Start Provided information

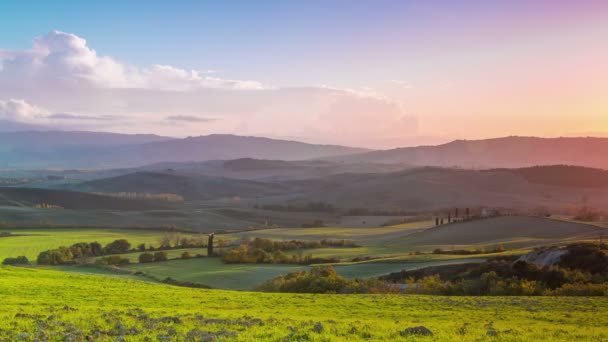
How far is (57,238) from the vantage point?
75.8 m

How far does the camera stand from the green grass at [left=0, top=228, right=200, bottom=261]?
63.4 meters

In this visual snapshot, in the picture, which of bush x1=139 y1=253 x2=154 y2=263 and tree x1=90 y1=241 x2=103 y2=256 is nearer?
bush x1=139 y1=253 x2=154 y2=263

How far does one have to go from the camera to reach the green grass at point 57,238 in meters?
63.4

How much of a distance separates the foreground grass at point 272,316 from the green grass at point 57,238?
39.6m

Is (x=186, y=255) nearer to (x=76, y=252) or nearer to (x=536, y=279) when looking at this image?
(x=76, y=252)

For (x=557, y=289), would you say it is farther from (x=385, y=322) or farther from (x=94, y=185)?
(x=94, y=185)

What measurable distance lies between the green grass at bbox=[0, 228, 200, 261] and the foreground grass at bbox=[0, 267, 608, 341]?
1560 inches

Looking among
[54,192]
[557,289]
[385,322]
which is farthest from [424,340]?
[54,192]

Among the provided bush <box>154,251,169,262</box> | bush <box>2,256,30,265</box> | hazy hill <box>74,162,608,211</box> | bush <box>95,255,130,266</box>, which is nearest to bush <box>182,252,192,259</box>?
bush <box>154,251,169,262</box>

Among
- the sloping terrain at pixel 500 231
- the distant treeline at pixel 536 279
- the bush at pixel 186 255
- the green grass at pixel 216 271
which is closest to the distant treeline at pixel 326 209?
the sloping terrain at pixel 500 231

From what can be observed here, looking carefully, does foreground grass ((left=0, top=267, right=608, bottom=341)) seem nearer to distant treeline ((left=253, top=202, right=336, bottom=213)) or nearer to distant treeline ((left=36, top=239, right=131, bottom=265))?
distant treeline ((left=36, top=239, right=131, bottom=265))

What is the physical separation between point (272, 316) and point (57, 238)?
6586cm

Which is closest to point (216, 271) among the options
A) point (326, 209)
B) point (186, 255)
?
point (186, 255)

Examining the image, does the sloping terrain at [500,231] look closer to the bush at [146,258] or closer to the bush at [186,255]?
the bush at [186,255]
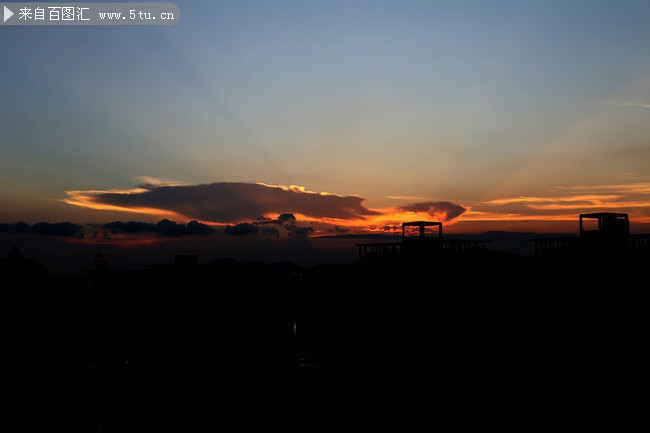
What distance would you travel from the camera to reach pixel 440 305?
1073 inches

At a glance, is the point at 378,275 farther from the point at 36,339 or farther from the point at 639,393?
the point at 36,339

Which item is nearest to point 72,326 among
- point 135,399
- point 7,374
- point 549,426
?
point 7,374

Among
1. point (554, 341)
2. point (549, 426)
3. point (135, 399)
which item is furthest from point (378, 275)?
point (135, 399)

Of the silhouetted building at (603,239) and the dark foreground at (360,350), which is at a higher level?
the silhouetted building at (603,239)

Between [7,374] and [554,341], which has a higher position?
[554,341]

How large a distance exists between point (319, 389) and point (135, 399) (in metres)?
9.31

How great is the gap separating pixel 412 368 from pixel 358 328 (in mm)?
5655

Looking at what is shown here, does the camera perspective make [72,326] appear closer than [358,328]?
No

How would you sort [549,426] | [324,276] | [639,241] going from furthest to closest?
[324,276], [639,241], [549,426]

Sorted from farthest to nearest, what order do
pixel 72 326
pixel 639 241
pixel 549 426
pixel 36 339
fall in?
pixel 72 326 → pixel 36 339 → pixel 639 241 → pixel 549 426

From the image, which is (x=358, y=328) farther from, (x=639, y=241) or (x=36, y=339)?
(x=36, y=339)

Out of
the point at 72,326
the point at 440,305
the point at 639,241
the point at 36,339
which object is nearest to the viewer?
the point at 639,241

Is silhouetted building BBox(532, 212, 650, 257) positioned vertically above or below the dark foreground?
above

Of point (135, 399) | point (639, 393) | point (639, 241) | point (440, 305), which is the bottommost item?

End Provided information
Start Provided information

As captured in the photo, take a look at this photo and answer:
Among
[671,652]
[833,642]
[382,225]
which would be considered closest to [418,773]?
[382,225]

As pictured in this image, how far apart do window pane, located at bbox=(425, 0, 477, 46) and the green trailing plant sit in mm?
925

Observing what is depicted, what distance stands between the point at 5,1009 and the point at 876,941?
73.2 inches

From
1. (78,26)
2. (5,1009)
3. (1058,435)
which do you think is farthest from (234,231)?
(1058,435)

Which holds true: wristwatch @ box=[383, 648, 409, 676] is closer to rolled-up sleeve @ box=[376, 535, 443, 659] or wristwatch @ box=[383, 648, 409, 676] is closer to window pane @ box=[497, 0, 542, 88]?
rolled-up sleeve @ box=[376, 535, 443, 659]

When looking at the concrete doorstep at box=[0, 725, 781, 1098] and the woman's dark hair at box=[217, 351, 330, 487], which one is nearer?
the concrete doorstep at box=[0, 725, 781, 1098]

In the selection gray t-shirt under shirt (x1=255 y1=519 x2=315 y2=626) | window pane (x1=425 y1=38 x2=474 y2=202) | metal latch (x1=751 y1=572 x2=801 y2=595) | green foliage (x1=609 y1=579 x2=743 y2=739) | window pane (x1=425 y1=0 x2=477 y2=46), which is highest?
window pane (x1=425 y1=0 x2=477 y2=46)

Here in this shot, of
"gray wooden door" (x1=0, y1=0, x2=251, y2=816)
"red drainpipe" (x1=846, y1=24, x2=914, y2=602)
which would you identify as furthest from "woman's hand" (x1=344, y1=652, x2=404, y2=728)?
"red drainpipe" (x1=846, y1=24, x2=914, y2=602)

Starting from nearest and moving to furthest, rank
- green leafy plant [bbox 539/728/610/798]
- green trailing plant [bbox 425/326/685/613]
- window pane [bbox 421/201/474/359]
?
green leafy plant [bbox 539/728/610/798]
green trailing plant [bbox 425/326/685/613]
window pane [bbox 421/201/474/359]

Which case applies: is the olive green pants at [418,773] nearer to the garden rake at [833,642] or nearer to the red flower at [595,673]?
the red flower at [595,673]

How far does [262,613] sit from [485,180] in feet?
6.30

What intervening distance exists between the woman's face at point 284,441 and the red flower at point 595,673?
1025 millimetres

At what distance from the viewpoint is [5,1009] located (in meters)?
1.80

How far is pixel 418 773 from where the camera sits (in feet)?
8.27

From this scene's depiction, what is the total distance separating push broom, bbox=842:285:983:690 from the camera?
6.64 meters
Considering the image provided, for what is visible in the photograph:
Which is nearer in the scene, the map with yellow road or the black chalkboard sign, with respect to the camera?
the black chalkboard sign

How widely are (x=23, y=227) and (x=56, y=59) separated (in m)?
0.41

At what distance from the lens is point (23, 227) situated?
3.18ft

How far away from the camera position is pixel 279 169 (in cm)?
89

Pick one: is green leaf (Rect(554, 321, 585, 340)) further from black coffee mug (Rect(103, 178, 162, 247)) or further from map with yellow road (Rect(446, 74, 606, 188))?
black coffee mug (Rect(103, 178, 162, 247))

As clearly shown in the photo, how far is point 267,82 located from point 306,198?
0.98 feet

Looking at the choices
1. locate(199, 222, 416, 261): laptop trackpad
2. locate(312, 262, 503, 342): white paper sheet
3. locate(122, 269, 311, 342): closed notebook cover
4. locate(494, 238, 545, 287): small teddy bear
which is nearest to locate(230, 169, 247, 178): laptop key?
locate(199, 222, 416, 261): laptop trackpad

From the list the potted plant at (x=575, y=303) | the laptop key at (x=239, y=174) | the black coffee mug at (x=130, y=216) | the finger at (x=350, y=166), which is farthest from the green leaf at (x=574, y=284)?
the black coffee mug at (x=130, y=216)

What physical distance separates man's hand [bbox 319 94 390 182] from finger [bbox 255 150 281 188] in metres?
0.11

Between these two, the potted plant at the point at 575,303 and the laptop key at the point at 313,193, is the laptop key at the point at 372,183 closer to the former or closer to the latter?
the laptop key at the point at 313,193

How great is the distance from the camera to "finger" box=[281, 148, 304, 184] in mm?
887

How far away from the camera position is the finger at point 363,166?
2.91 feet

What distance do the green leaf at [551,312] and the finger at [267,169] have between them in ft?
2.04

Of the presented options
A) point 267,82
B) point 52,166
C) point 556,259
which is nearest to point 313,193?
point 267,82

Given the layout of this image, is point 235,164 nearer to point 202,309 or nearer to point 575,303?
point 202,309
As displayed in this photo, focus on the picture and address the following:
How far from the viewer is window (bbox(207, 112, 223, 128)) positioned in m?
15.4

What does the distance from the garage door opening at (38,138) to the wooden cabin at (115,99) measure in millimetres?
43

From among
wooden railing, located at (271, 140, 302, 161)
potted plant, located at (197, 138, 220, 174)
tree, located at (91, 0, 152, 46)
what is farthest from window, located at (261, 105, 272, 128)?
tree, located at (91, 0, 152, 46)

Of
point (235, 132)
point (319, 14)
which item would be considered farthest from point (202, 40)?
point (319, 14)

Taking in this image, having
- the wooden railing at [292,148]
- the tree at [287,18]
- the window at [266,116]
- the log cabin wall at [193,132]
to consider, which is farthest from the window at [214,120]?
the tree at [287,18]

End Provided information

Objective ::
Rewrite the stretch of material from the line containing "How far is (57,238) from the vantage point?" through the line containing "63.4 meters", swapping "camera" for "viewer" and keeping everything else the same.

Full output ::
How far is (57,238) from the vantage point?
75.8 m

How far does the viewer stand from the green grass at [left=0, top=228, right=200, bottom=261]?
63.4 meters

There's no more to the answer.